Pour asséner sa modernité, Mohamed Talbi se
définissait comme « musulman coranique ». Et c’est là
que s’ouvre le malentendu avec ses pairs réformateurs, qui se soldera par un
pénible divorce. A Tunis, le conflit fut violent avec Abdelmajid Charfi,
aujourd’hui président de la très respectée académie Beit Al-Hikma, pour qui le
Coran, bien que « d’inspiration divine », est une « œuvre
humaine » inscrite dans l’époque du Prophète. Aux yeux de Mohamed
Talbi, cette manière d’historiciser le Coran revenait à le désacraliser . Aussi
taxa-t-il Abdelmajid Charfi et d’autres – les Tunisiens Hichem Djaït, Neïla
Sellini, Hamadi Redissi, Youssef Seddik ou l’Algérien Mohammed Arkoun – de « désislamisés »

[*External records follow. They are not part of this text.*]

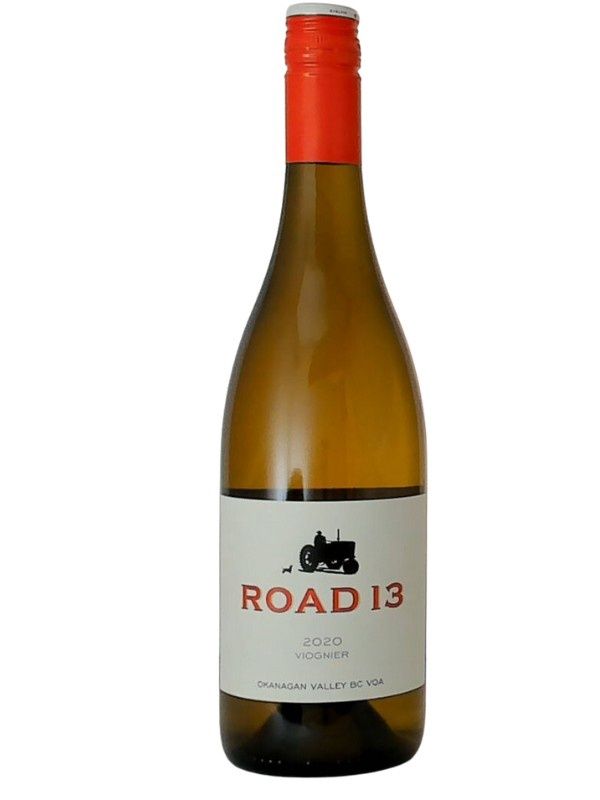 ROAD 13 VIOGNIER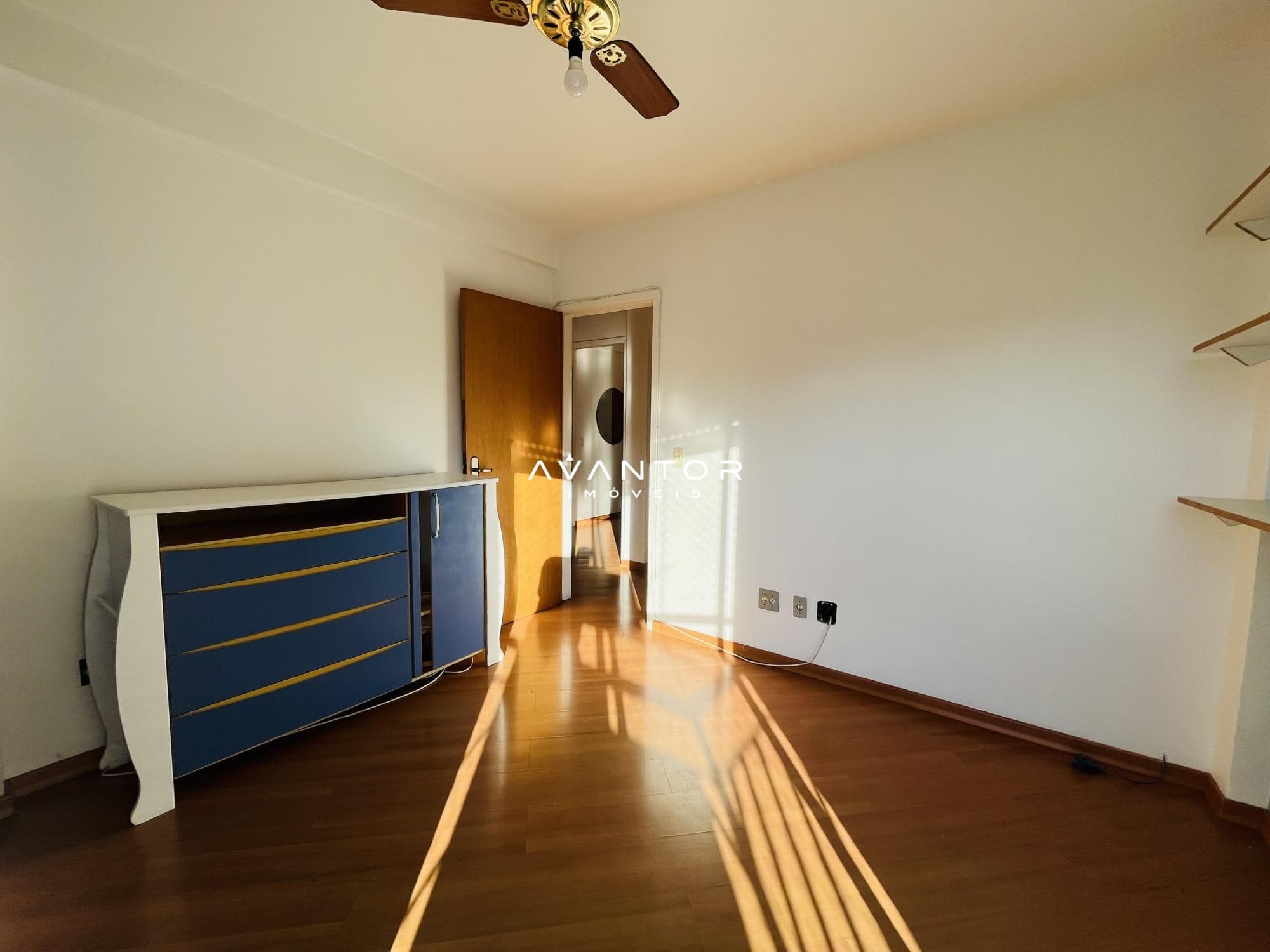 Apartamento com 3 quartos à venda no Edifício Kirigua, em Centro, Santa Maria/RS — foto 9 de 15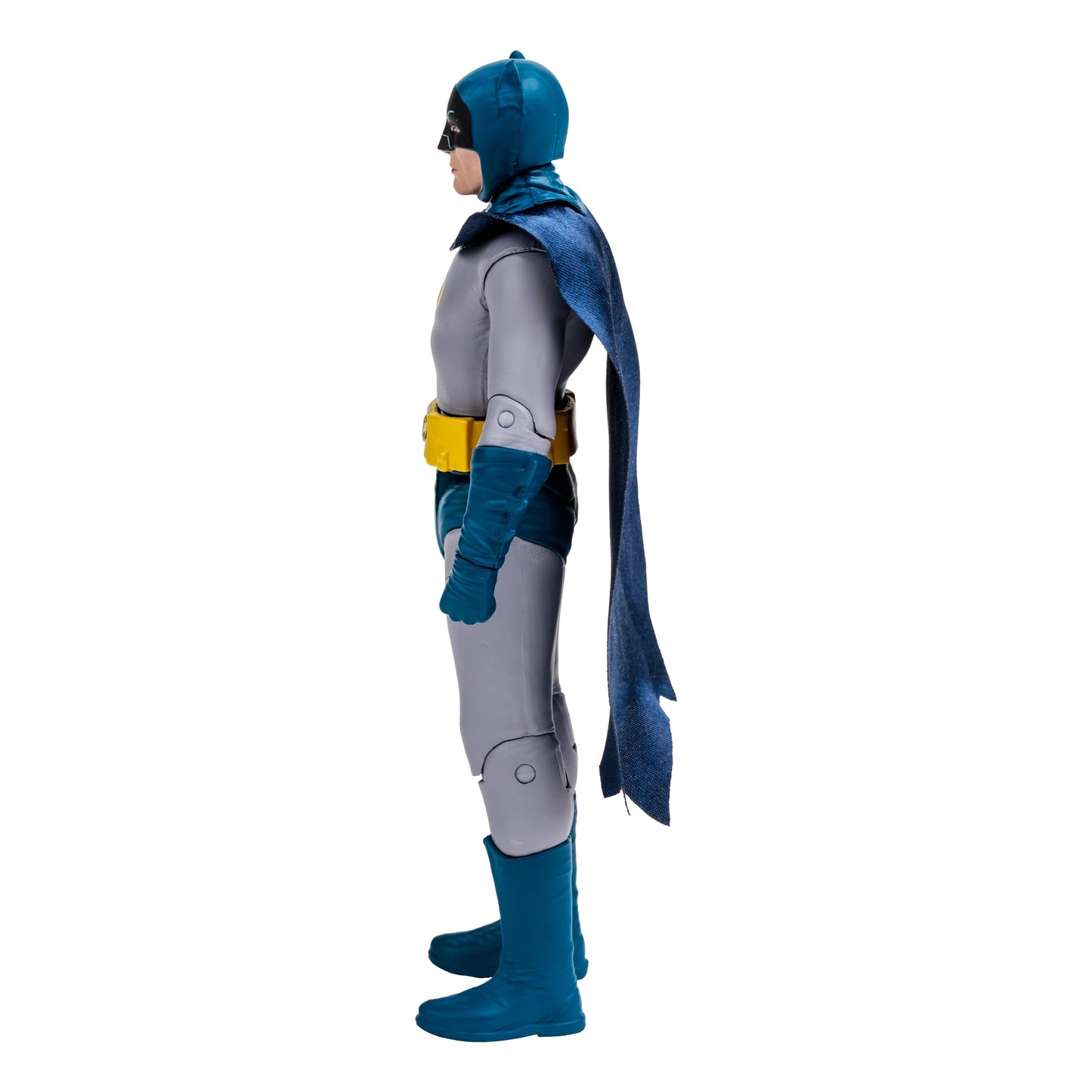 McFarlane Toys - DC Retro Superman (Batman 66 Comic) 6in Action Figure
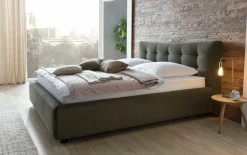 MONDO Polsterbett BARELL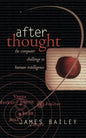 After Thought: The Computer Challenge to Human Intelligence - Paperback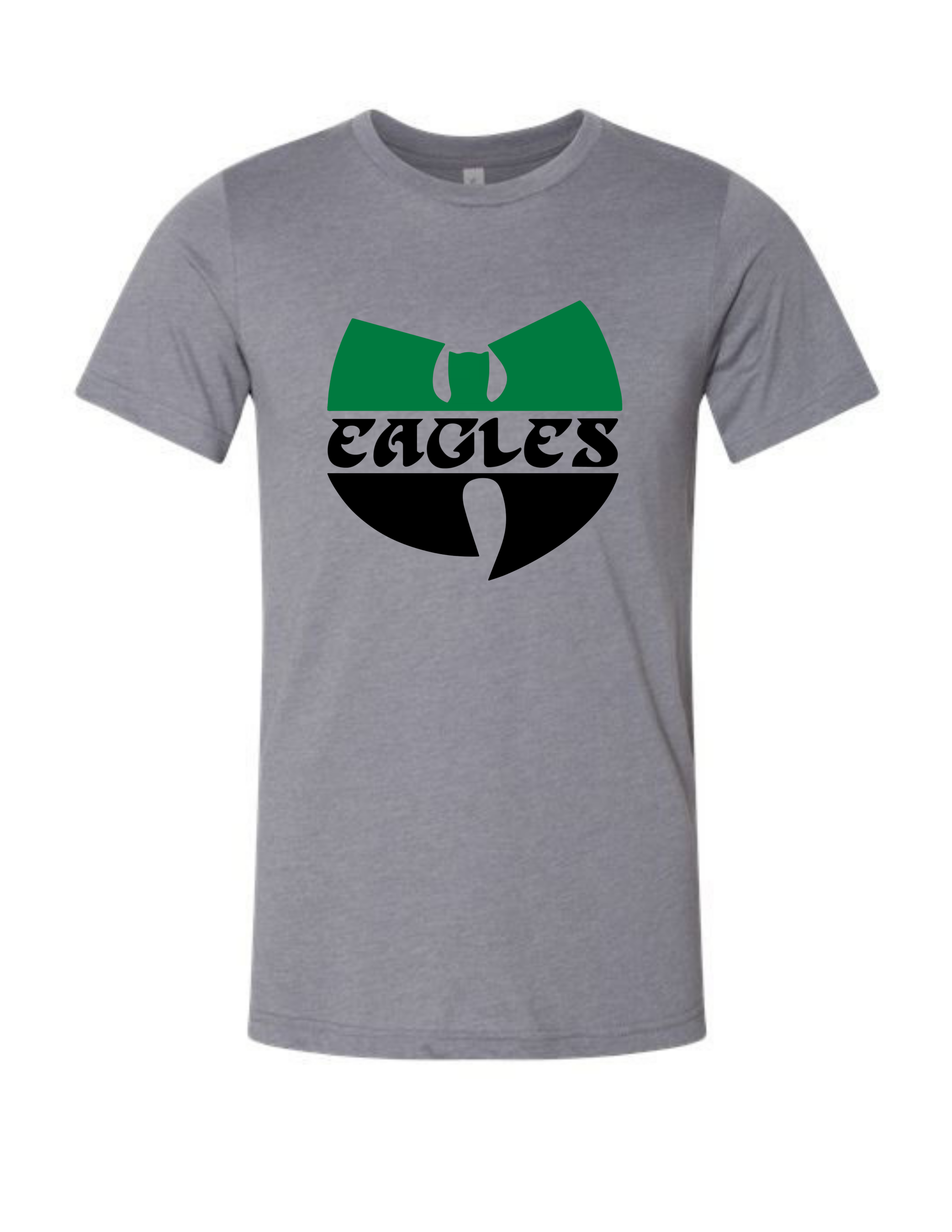 Birds Hip Hop Tee (Unisex)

et même de « néo-orientalistes ».
Subversif et intransigeant
Pour Mohamed Talbi, la réforme de l’islam ne pouvait venir
que de l’intérieur et impliquait non seulement la foi mais la pratique. « Il
ne comprenait pas comment des chercheurs pouvaient travailler sur l’islam sans
avoir un rapport fusionnel avec le Coran », se souvient Amel Grami,
l’une de ses anciennes élèves, qui lui est restée proche. Imprégné de ferveur
soufie, Mohamed Talbi était profondément pieux et cette piété l’a « psychologiquement
bloqué », dit Abdelmajid Charfi, au point de l’« empêcher
d’aller au-delà d’une lecture littéraliste du Coran ». A rebours de la
lecture « vectorielle » qu’il avait pourtant préconisée pour
la charia.
Et l’orage ne grondera pas qu’avec ceux qui auraient
dû être ses alliés naturels dans la réforme de l’islam. Très impliqué dans le
dialogue interreligieux, notamment au sein du Groupe de recherche
islamo-chrétien (GRIC), Mohamed Talbi finit par s’en détacher dans l’amertume
et même la virulence, estimant que ce dialogue bancal n’en était pas
franchement un et que ses amis chrétiens continuaient de trahir condescendance et préjugés à l’égard de
l’islam, notamment dans son rapport à la violence. « L’Eglise
catholique ne perçoit le dialogue que comme une étape sur le chemin de
l’évangélisation », fustigeait-il dans Penseur libre en islam. Il
signa même, en 2011, une Histoire du Christ, enquête sur une fraude
textes à l’appui (auto-édité) qui attrista ses anciens compagnons de route
du dialogue islamo-chrétien.
Ainsi était Mohamed Talbi, défricheur à la fois
subversif et intransigeant, guetté par les contradictions et dont le fil
conducteur resta jusqu’à la fin une vénération sans faille pour le Coran.